AI is on all kinds of devices now, including your TV. Companies like Samsung and LG are betting heavily on AI being the future of TV interactions.
AI TV features can mean very different things depending on whether you’re talking about image enhancements, upscaling, search, or even LLMs bolted onto the interface.
Some of this is mature and useful tech, but some of it is a solution looking for a problem.
Here’s how to navigate the AI feature list on most TVs today.

AI TV features that improve your content
AI image enhancements are helpful technology that can take your favourite content to the next level, improving image quality, detail, colours, and perceived motion.
AI Upscaling
AI upscaling has been a headline feature for years, and gives you a tangible increase in quality compared to older technology.
Older upscaling methods duplicate or average nearby pixels to fill the screen, making images look soft and blurry.
Modern AI scene detection identifies what’s on screen and makes upscaling decisions based on context. It uses machine learning to analyse the scene and reconstruct missing details.
The vast majority of streaming and broadcast television content is released in resolutions lower than 4K, meaning upscaling is important across the majority of media you watch.
AI Picture Processing
AI-powered picture enhancements are trained on image datasets and use these as a reference point for enhancing the content you’re currently watching.
HDR remastering adjusts the brightness and contrast of your content and boosts it to reach HDR output. It does so dynamically, adjusting output based on the actual image on screen rather than an arbitrary adjustment.
Likewise, colour booster enhancements adjust the white balance, saturation, and contrast of your content to produce rich but balanced tones.
AI Motion Enhancer aims to reduce the “soap opera effect” you may have noticed on older smooth motion features. If done well, motion enhancements reduce motion blur and flicker in fast-moving content, but if done poorly it can be jarring.

AI TV features you don’t really need
Alongside these helpful enhancements, companies have been prone to cramming AI in wherever they can. Here are some of the less useful features.
TV LLM Platforms
Platforms like Samsung Vision AI Companion that give you access to an LLM mean you can use services like Copilot and Perplexity on your TV, but there are few reasons to actually do so.
One use case companies push is that you can use the on-TV AI to perform searches without using a secondary device. For example, you could ask the TV to identify actors on screen while staying engaged in the content.
I reject the idea that performing a search while you’re watching a show means you’re still engaged in the content, whether that search happens on the TV or another device.
Another issue with the premise is that performing such a search on the screen is a great way to take everyone out of the moment if you’re watching in a group. The search will pop up on screen while you could have searched discreetly on your own device instead.
LLMs are primarily designed for one-on-one interaction, and putting one on a shared screen in the living room is an awkward fit.
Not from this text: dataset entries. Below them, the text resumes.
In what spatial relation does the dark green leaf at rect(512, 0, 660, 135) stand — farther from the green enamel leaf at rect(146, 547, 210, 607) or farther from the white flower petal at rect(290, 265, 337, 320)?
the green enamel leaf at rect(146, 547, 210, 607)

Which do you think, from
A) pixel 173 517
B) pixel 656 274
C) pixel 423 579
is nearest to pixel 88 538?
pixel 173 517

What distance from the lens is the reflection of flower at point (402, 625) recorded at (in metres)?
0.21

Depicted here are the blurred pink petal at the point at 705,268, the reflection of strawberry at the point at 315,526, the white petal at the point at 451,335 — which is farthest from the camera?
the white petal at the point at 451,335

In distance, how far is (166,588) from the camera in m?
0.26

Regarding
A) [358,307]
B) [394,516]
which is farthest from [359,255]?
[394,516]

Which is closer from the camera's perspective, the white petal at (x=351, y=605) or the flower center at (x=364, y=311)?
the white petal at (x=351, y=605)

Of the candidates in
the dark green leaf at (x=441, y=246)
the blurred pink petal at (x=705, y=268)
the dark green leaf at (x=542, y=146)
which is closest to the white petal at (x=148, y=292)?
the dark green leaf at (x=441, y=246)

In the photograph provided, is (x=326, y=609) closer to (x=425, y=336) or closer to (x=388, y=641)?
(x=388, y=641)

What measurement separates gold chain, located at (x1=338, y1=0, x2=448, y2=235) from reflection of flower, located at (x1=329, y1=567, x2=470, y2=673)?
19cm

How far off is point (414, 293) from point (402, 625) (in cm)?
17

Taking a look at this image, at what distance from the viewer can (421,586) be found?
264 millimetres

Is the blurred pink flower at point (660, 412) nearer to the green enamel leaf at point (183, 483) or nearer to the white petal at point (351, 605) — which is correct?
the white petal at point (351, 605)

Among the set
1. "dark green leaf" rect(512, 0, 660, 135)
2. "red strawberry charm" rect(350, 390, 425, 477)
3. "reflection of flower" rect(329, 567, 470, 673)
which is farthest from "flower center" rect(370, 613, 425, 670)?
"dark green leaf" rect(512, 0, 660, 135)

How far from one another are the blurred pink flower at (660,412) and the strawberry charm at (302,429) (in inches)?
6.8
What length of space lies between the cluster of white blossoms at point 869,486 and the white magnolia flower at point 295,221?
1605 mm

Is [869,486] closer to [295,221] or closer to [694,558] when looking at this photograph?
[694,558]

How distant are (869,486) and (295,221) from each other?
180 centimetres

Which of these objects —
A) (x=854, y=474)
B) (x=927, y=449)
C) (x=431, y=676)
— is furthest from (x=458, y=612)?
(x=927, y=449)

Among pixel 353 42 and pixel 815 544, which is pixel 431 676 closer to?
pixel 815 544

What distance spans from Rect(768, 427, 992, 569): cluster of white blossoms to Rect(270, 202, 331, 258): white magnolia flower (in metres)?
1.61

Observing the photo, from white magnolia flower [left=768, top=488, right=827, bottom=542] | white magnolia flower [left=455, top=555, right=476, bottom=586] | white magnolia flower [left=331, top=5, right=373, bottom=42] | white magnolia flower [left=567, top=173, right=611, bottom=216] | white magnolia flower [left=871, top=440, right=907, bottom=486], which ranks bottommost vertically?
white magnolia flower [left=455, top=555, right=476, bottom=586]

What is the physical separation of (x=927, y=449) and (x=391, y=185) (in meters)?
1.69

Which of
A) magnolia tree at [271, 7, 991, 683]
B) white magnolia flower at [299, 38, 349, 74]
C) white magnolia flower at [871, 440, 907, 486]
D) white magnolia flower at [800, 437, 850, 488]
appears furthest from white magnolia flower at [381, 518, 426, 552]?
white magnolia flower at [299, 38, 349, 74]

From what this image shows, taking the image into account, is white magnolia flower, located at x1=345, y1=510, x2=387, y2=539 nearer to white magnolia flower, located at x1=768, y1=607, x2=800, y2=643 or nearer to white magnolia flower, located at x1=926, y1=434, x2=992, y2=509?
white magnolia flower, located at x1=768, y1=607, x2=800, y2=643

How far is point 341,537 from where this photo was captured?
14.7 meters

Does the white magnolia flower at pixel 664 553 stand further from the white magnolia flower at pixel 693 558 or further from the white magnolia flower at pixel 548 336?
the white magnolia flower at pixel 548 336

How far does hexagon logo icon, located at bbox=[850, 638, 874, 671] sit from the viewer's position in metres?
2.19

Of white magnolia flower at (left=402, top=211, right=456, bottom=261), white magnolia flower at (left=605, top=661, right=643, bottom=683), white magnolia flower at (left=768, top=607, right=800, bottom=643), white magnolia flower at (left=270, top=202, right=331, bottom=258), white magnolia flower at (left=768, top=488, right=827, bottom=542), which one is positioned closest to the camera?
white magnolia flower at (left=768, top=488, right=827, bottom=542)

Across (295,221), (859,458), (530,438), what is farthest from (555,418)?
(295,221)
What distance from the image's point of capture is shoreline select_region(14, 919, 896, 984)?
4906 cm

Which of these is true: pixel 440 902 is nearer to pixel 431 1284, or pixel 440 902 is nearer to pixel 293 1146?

There may be more uses that emerge as the technology matures, but right now this is a feature in search of a use case.
Generative Wallpaper
Samsung has placed Art Mode on more TVs across its range to provide a curated collection and liven up your living room with beautiful artworks from a range of artists.
The contrast between Art Store’s partnerships with artists like Sarrita King and generative wallpaper with no artistic provenance makes you wonder why the latter even exists.
Art Store features paintings and photographs from celebrated and emerging artists across a wide range of styles and aesthetics, making the image generation look a bit redundant even within Samsung’s own ecosystem.
AI Content Recommendations
Home screen recommendations surfaced by the onboard AI sound useful on paper, but streaming platforms already do this better with more complete data of your viewing habits.
The argument is that cross-platform recommendations serve up content you might otherwise miss, but it’s hard to know whether recommendations are actually personalised or weighted towards recommending content that the manufacturer has a commercial interest in promoting.
Content discovery is a problem that’s already been solved through the platforms you subscribe to.
Our take on AI TV features
The AI TV features worth paying for are the ones working in the background to elevate your viewing experience. Features like upscaling, picture processing, and automatic optimisations like Sports Mode and Game Mode produce noticeable improvements to image quality.
LLM features on your TV remain unproven and companies are yet to serve up a realistic use case for them. If you’re considering a new TV this year, these should be at the bottom of your list of reasons.